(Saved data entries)
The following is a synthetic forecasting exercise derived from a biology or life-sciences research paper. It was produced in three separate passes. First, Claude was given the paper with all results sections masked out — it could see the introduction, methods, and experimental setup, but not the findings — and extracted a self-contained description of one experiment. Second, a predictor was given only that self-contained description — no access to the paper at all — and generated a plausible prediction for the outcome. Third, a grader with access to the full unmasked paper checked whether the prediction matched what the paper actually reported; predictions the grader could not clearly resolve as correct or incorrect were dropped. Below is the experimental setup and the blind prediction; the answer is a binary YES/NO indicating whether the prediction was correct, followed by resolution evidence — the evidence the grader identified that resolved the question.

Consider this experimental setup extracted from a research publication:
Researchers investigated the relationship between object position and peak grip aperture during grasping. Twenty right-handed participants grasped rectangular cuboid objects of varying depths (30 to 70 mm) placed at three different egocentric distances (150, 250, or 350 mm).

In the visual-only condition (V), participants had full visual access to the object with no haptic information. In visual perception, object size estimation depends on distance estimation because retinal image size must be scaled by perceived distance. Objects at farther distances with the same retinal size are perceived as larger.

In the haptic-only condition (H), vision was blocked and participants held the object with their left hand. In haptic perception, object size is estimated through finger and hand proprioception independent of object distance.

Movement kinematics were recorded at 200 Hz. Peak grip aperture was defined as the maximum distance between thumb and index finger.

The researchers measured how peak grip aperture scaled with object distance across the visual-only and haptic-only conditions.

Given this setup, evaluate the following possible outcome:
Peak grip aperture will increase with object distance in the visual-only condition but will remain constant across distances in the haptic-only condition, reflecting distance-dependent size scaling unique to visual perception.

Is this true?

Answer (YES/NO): NO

> _Exercise requirements_:
Look through the entries above and copy each line that has "this" in it.

> _Response area_:
Consider this experimental setup extracted from a research publication:
Given this setup, evaluate the following possible outcome:
Is this true?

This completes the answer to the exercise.